Australian Capital Territory

The Australian Capital Territory, entirely surrounded by New South Wales in the far southeast of the country, is, by Australian standards, of tiny extent, but is of prime importance. At its heart is Canberra, the capital of Commonwealth of Australia and a thriving, vital city. Despite its small size, the territory also encompasses a notable diversity of natural landscapes, including significant highlands.
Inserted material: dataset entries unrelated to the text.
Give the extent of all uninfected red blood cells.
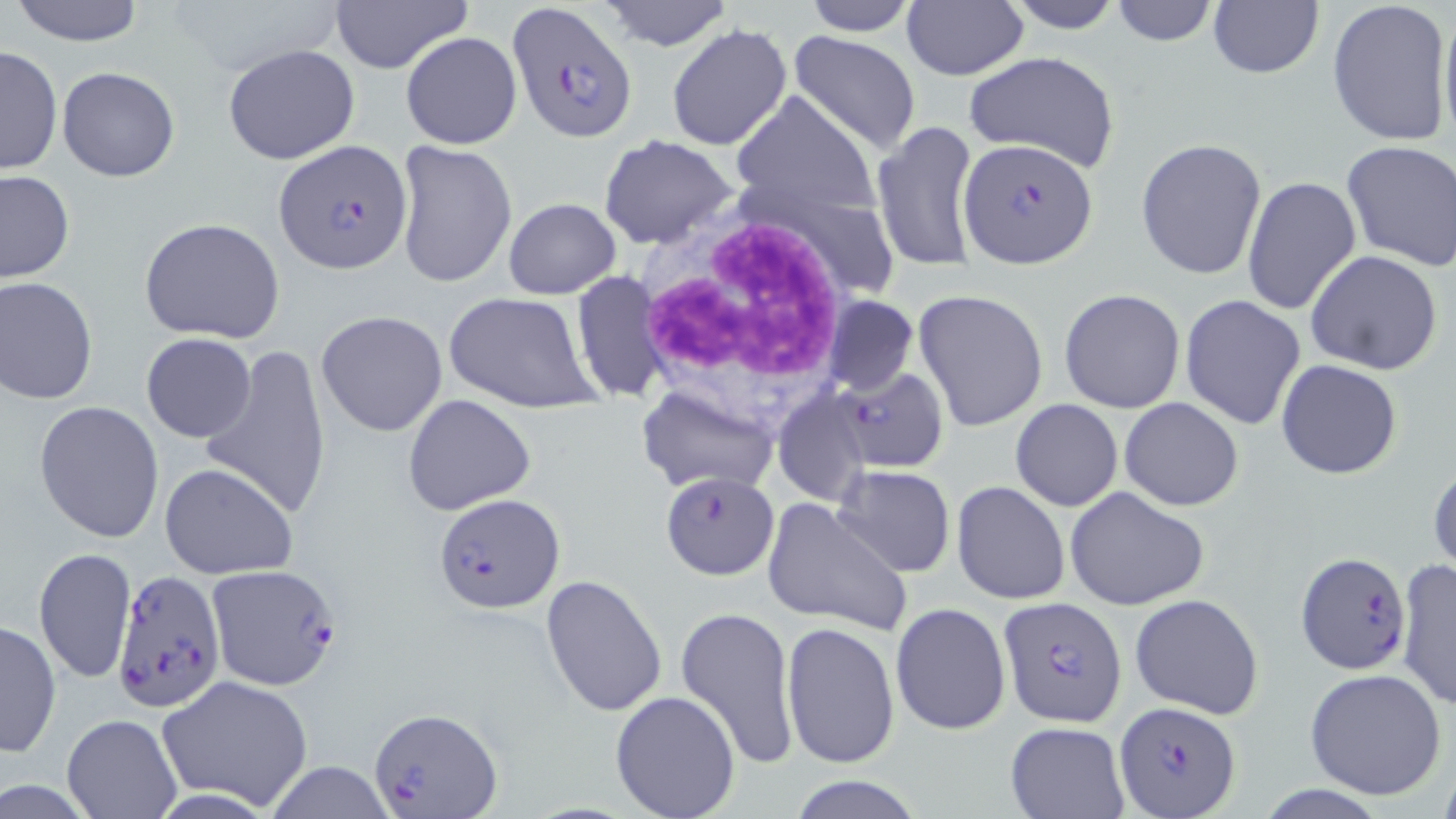

Approximate bounding boxes as named x1/y1/x2/y2 corners in pixels.
Uninfected red blood cells: (x1=7, y1=0, x2=147, y2=47), (x1=326, y1=0, x2=474, y2=73), (x1=598, y1=0, x2=735, y2=50), (x1=800, y1=0, x2=921, y2=36), (x1=1002, y1=0, x2=1128, y2=34), (x1=1109, y1=0, x2=1219, y2=47), (x1=1327, y1=0, x2=1453, y2=147), (x1=1207, y1=1, x2=1325, y2=80), (x1=1438, y1=1, x2=1456, y2=151), (x1=902, y1=2, x2=1029, y2=81), (x1=666, y1=24, x2=791, y2=152), (x1=789, y1=30, x2=922, y2=154), (x1=400, y1=32, x2=522, y2=150), (x1=1, y1=44, x2=61, y2=178), (x1=223, y1=44, x2=362, y2=166), (x1=964, y1=52, x2=1122, y2=173), (x1=56, y1=65, x2=180, y2=181), (x1=731, y1=89, x2=883, y2=222), (x1=872, y1=119, x2=981, y2=274), (x1=597, y1=134, x2=739, y2=249), (x1=1136, y1=138, x2=1268, y2=280), (x1=1341, y1=138, x2=1456, y2=271), (x1=392, y1=140, x2=517, y2=292), (x1=0, y1=170, x2=73, y2=285), (x1=1241, y1=175, x2=1363, y2=316), (x1=504, y1=198, x2=622, y2=300), (x1=138, y1=217, x2=286, y2=344), (x1=1305, y1=249, x2=1444, y2=375), (x1=572, y1=271, x2=666, y2=403), (x1=0, y1=276, x2=99, y2=404), (x1=1058, y1=288, x2=1187, y2=413), (x1=915, y1=290, x2=1048, y2=433), (x1=444, y1=291, x2=601, y2=414), (x1=1180, y1=294, x2=1307, y2=432), (x1=822, y1=296, x2=919, y2=395), (x1=316, y1=311, x2=448, y2=436), (x1=141, y1=332, x2=257, y2=442), (x1=200, y1=346, x2=334, y2=518), (x1=1277, y1=359, x2=1404, y2=480), (x1=638, y1=385, x2=778, y2=497), (x1=773, y1=388, x2=873, y2=506), (x1=402, y1=393, x2=537, y2=516), (x1=1120, y1=397, x2=1244, y2=511), (x1=1010, y1=398, x2=1123, y2=511), (x1=35, y1=400, x2=165, y2=542), (x1=1429, y1=457, x2=1456, y2=578), (x1=158, y1=462, x2=297, y2=579), (x1=832, y1=465, x2=955, y2=577), (x1=952, y1=481, x2=1070, y2=604), (x1=1064, y1=486, x2=1210, y2=611), (x1=762, y1=496, x2=913, y2=636), (x1=32, y1=547, x2=135, y2=687), (x1=1396, y1=561, x2=1456, y2=709), (x1=539, y1=574, x2=669, y2=718), (x1=1130, y1=592, x2=1265, y2=719), (x1=890, y1=602, x2=1011, y2=736), (x1=676, y1=605, x2=799, y2=770), (x1=1, y1=619, x2=62, y2=757), (x1=783, y1=621, x2=899, y2=769), (x1=1304, y1=668, x2=1446, y2=798), (x1=157, y1=674, x2=314, y2=812), (x1=610, y1=690, x2=742, y2=819), (x1=62, y1=714, x2=180, y2=818), (x1=1005, y1=721, x2=1129, y2=818), (x1=265, y1=762, x2=397, y2=819), (x1=787, y1=774, x2=928, y2=818).

White blood cell locations: (x1=633, y1=206, x2=856, y2=441). Plasmodium falciparum-infected red blood cell locations: (x1=507, y1=1, x2=638, y2=142), (x1=960, y1=138, x2=1097, y2=268), (x1=275, y1=141, x2=414, y2=274), (x1=834, y1=367, x2=950, y2=473), (x1=660, y1=471, x2=779, y2=579), (x1=432, y1=491, x2=562, y2=610), (x1=1296, y1=552, x2=1414, y2=675), (x1=205, y1=564, x2=341, y2=689), (x1=110, y1=571, x2=224, y2=713), (x1=1000, y1=598, x2=1127, y2=725), (x1=1113, y1=701, x2=1242, y2=816), (x1=367, y1=707, x2=504, y2=817). Slide-level diagnosis: Plasmodium falciparum. May-Grünwald-Giemsa-stained preparation. Captured at 1000x magnification. Image is 1456×819 pixels. One field of a larger specimen. Optical microscopy. Thin blood smear.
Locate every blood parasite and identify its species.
In Canberra, you can enjoy fine views of the city’s signal peaks—Black Mountain, Mount Ainslie, and Red Hill—as well as its ornate architecture, not least the impressive government buildings. You’ll also have plenty of entertainment to choose from, including a rich mosaic of museums and art galleries as well as fine concert houses and restaurants.

Canberra Australian Capital Territory
Close to half of the Australian Capital Territory’s extent—about 410 square miles—is devoted to the diverse and stirring scenery of Namadgi National Park. The park, established in 1984, preserves a portion of the northern terminus of the Australian Alps, the highest section of Australia’s most substantial mountain chain, the Great Dividing Range, which runs from northern Queensland southward to the Grampians in Victoria. Here you can wander groves of hardy Snow Gum or skirt granite domes looming from the woodlands—the high country is snow-covered in winter—as well as appreciate the cultural legacy of local Aboriginal people via striking rock art. One of Australia’s great treks, the Australian Alps Walking Track, traces the spine of the mountains between Namadgi and Baw Baw National Park far southwestward.

Wildlife enthusiasts will have many creatures to keep their eyes peeled for in their rambles about the territory. The diversity of habitats encompassed by the Australian Capital Territory—from low grasslands to alpine heights—translates to a corresponding variety of animal life, beset—as everywhere in Australia—by exotic species introduced by human beings. In terms of birdlife, you may see the striking Gang-gang Cockatoo, the male of which sports flashy red head feathers; this parrot is the territory’s bird emblem. Scan the skies for a thermal-cruising Wedge-tailed Eagle, Australia’s largest and most formidable raptor. Overhanging vegetation of creeks and ponds may conceal the Australian Water Dragon, a spiny, heavy-headed lizard. You have a good chance of seeing the Eastern Gray Kangaroo, one of the continent’s largest marsupials, as well as a host of smaller mammals, from Swamp Wallabies to gliders; the truly lucky may spot the tracks of the Tiger Quoll—or even a glimpse of this elusive and rare marsupial predator, at home in the trees or on the ground.